**PROBLEM STATEMENT**
Repeat the material below word for word, but leave out the pictures.

**ENTRIES PROVIDED**
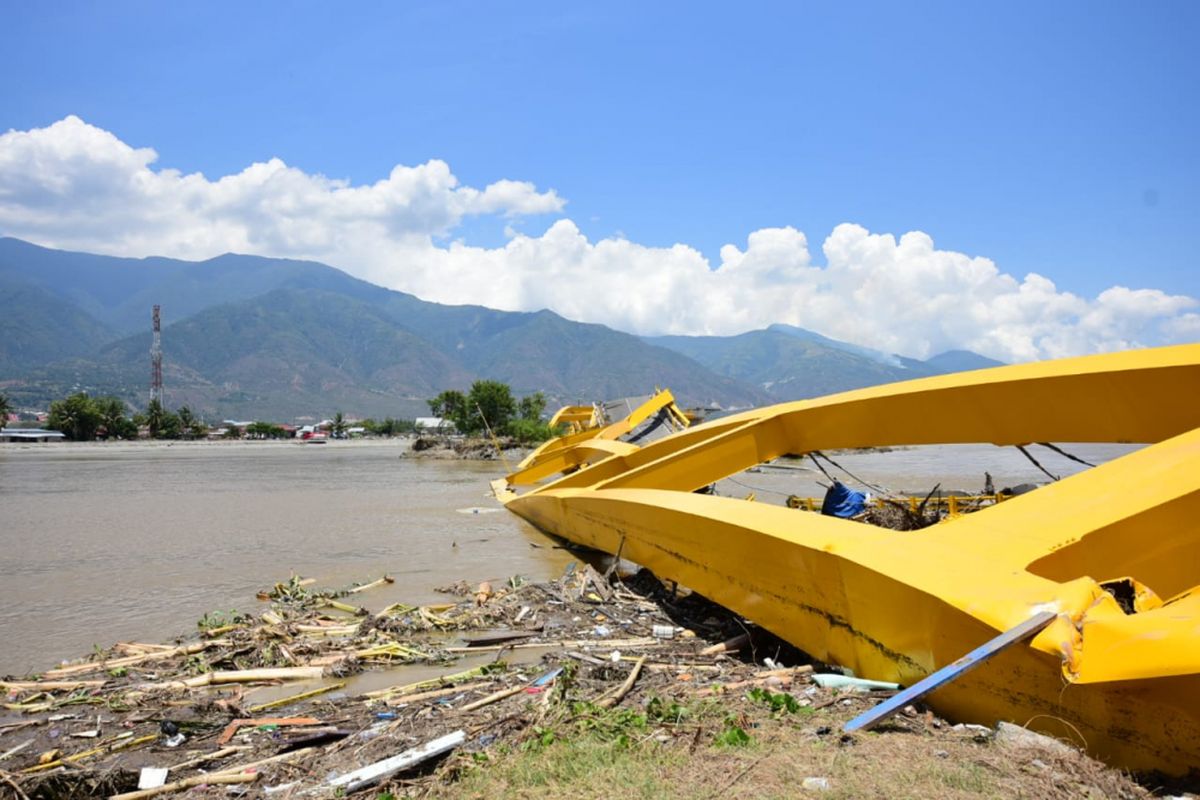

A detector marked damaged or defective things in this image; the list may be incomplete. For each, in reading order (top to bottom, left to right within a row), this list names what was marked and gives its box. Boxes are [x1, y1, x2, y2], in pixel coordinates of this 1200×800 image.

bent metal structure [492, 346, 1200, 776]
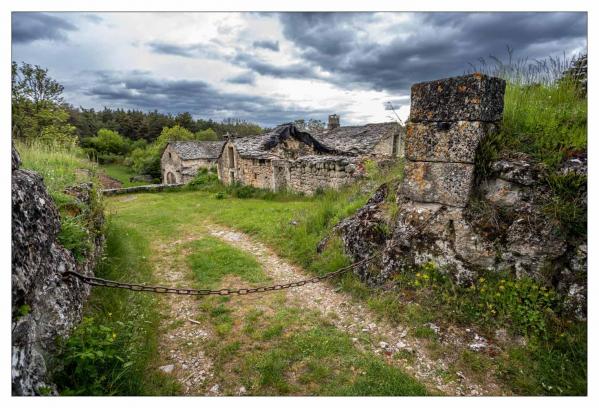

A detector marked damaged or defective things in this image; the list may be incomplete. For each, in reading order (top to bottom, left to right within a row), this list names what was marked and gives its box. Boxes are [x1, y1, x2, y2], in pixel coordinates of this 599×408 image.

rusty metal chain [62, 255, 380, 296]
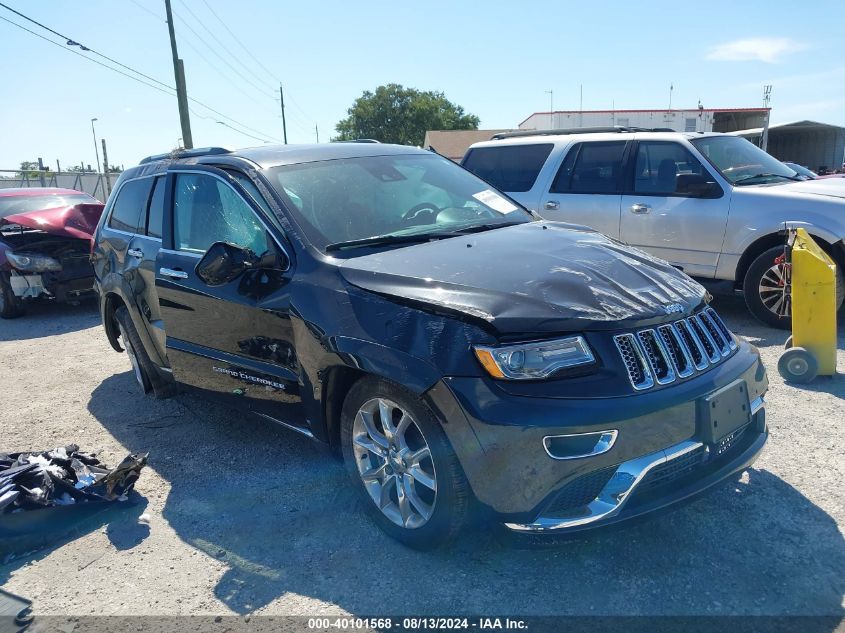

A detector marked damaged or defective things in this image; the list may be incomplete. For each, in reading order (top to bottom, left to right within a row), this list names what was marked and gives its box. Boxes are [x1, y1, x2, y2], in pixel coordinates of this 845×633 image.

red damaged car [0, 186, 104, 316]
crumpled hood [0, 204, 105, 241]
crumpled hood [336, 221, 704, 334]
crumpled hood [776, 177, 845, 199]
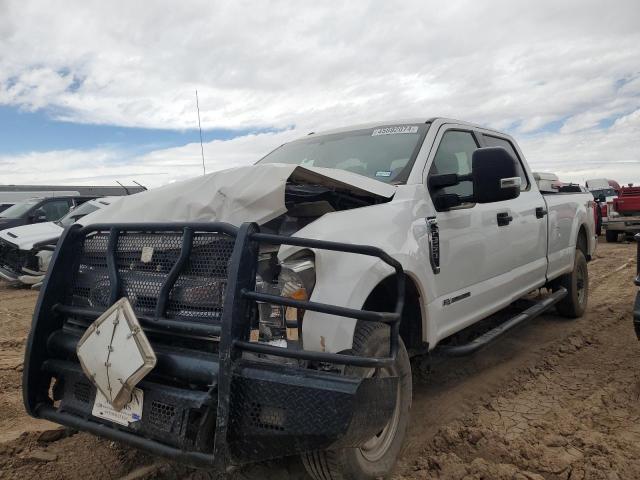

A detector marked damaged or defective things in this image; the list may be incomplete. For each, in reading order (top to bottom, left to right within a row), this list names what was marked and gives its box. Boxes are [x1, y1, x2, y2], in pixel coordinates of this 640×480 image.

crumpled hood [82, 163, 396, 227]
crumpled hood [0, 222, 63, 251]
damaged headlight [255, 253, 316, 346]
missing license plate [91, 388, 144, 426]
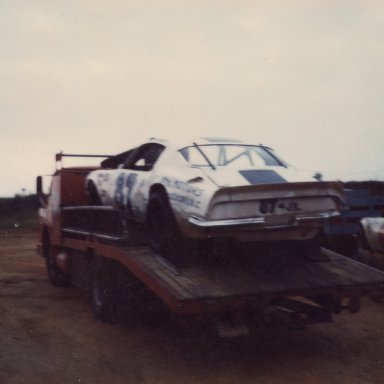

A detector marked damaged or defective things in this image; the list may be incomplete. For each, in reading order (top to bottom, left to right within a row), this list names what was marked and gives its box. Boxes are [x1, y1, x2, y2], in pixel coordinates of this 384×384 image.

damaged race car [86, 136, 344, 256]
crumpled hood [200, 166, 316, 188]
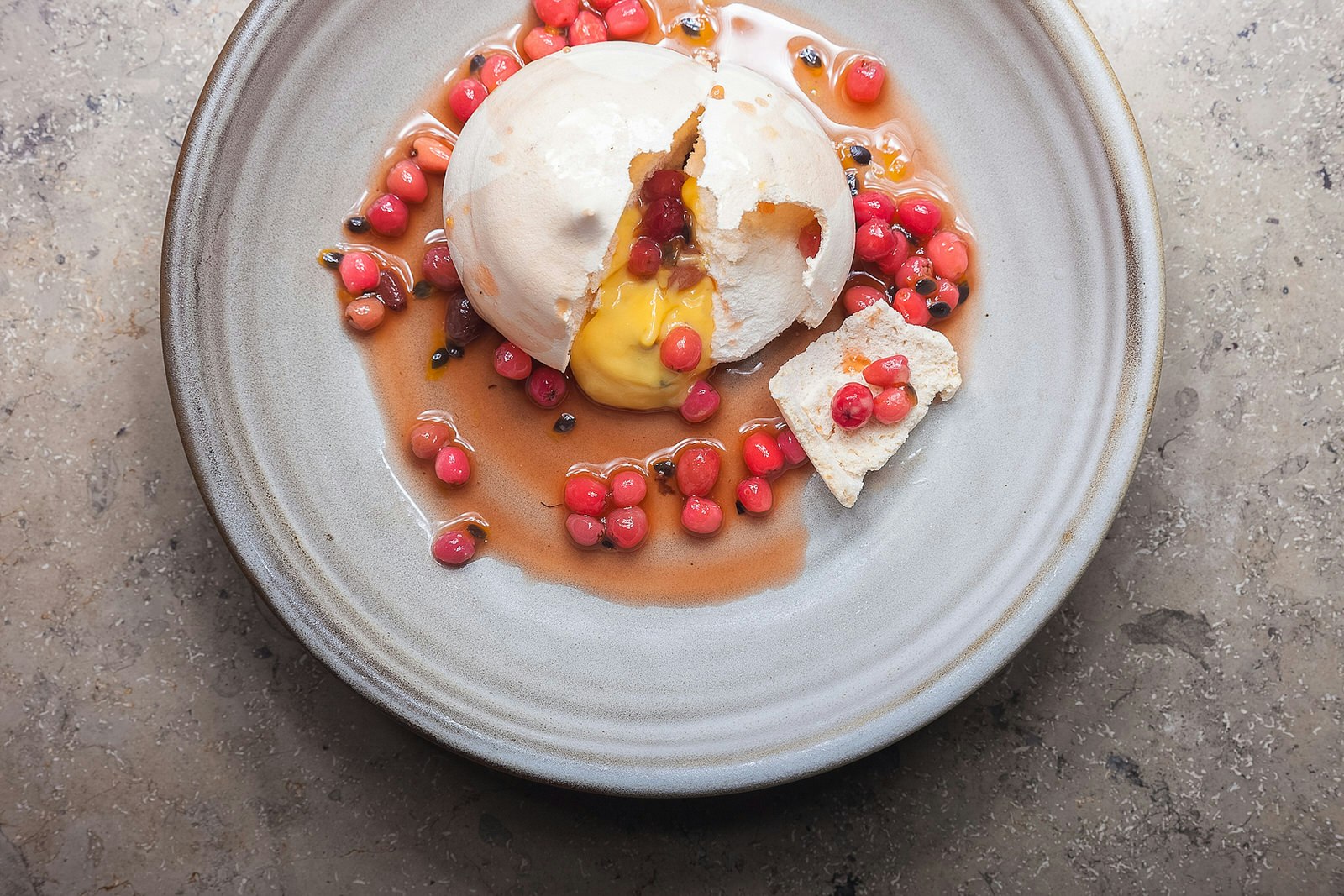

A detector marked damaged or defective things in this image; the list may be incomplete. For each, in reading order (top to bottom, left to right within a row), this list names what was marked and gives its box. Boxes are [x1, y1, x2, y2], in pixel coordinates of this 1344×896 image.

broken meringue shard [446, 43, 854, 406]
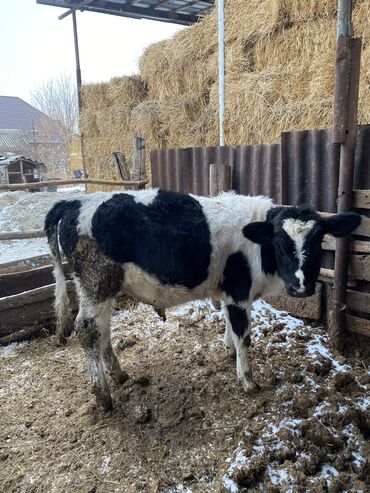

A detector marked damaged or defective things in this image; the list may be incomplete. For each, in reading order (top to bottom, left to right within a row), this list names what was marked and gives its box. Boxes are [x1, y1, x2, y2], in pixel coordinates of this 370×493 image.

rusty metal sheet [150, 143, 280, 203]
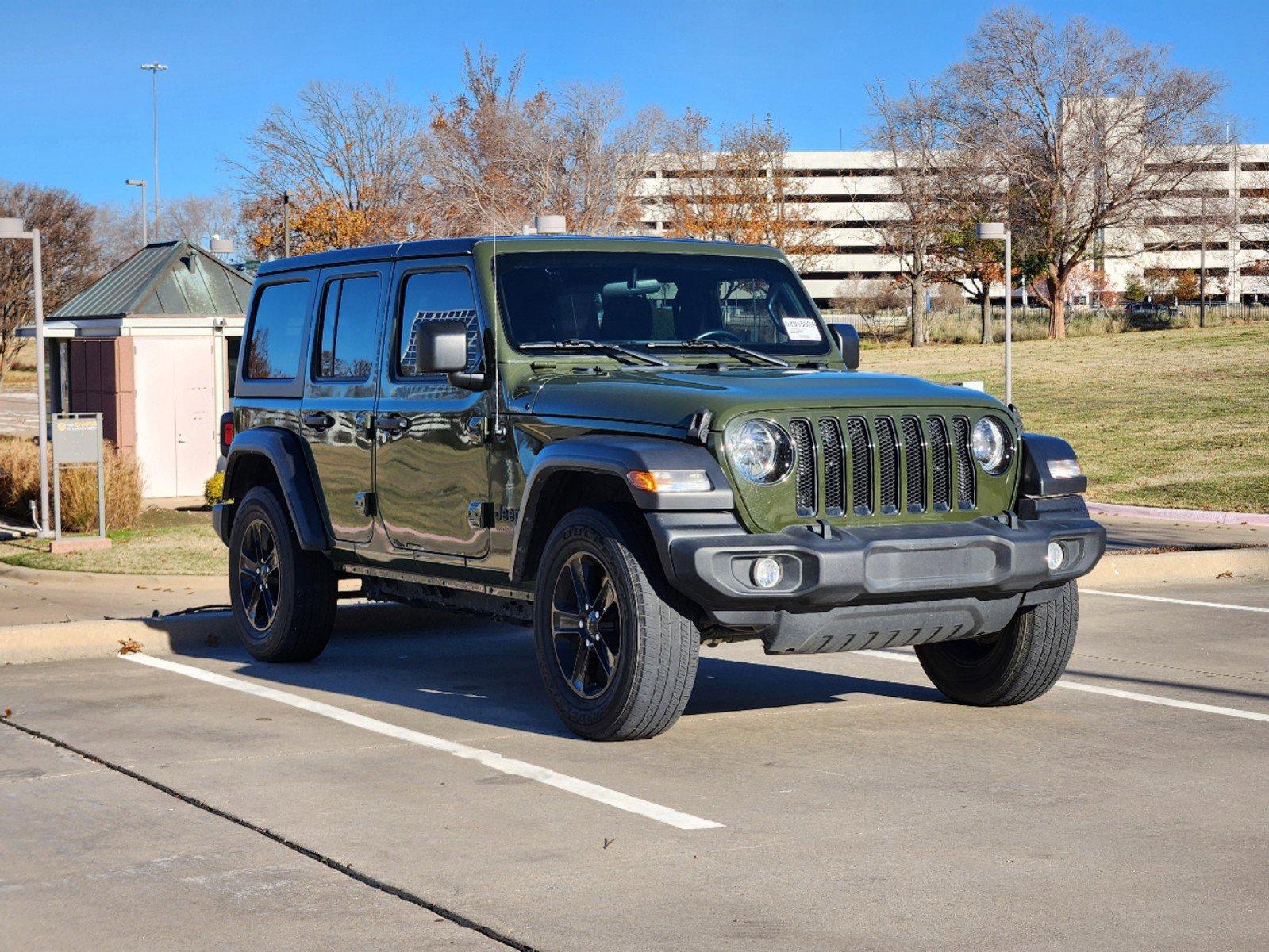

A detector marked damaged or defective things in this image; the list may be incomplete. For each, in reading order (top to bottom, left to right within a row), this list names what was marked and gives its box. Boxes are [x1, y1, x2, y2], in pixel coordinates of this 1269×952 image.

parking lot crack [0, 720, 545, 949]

**COMPLETE RESPONSE**
A detector marked damaged or defective things in this image; the list may be incomplete. For each, in reading order (top to bottom, left to right within a row), this list names what was marked and gives its box. Boxes are [x1, y1, x2, y2], in pixel coordinates of this 1200×800 image.

bent metal structure [492, 346, 1200, 776]

A detector marked damaged or defective things in this image; the list may be incomplete. For each, in reading order (top to bottom, left to right within a row), this list names what was marked and gives its box. Boxes are [x1, y1, x2, y2], in pixel coordinates of this 599×408 image.

rusty metal chain [62, 255, 380, 296]

A detector marked damaged or defective things in this image; the list may be incomplete. For each, in reading order (top to bottom, left to right within a row), this list names what was marked and gives its box. Boxes are [x1, y1, x2, y2], in pixel coordinates of this 845×633 image.

red damaged car [0, 186, 104, 316]
crumpled hood [0, 204, 105, 241]
crumpled hood [336, 221, 704, 334]
crumpled hood [776, 177, 845, 199]

A detector marked damaged or defective things in this image; the list may be incomplete. For each, in reading order (top to bottom, left to right within a row), this list names what was marked and gives its box. Boxes are [x1, y1, x2, y2], in pixel coordinates of this 640×480 image.

crumpled hood [82, 163, 396, 227]
crumpled hood [0, 222, 63, 251]
damaged headlight [255, 253, 316, 346]
missing license plate [91, 388, 144, 426]

A detector marked damaged or defective things in this image; the list may be incomplete. For each, in reading order (top to bottom, left to right within a row), this list names what was marked and gives its box. Boxes are [x1, y1, x2, y2], in pixel coordinates of this 384×384 image.

damaged race car [86, 136, 344, 256]
crumpled hood [200, 166, 316, 188]

A detector marked damaged or defective things in this image; the list may be incomplete. For each, in reading order (top to bottom, left to right within a row), this list names what was marked and gives its box. Boxes are [x1, y1, x2, y2], in pixel coordinates of this 1344×896 image.

broken meringue shard [446, 43, 854, 406]

A detector marked damaged or defective things in this image; the list may be incomplete. For each, in reading order (top to bottom, left to right within a row), this list names what was marked and gives its box. Boxes are [x1, y1, x2, y2], in pixel coordinates of this 370×493 image.

rusty metal sheet [150, 143, 280, 203]

A detector marked damaged or defective things in this image; the list may be incomplete. For each, in reading order (top to bottom, left to right within a row), this list names what was marked and gives its box. Boxes are [x1, y1, x2, y2], in pixel coordinates of this 1269×952 image.

parking lot crack [0, 720, 545, 949]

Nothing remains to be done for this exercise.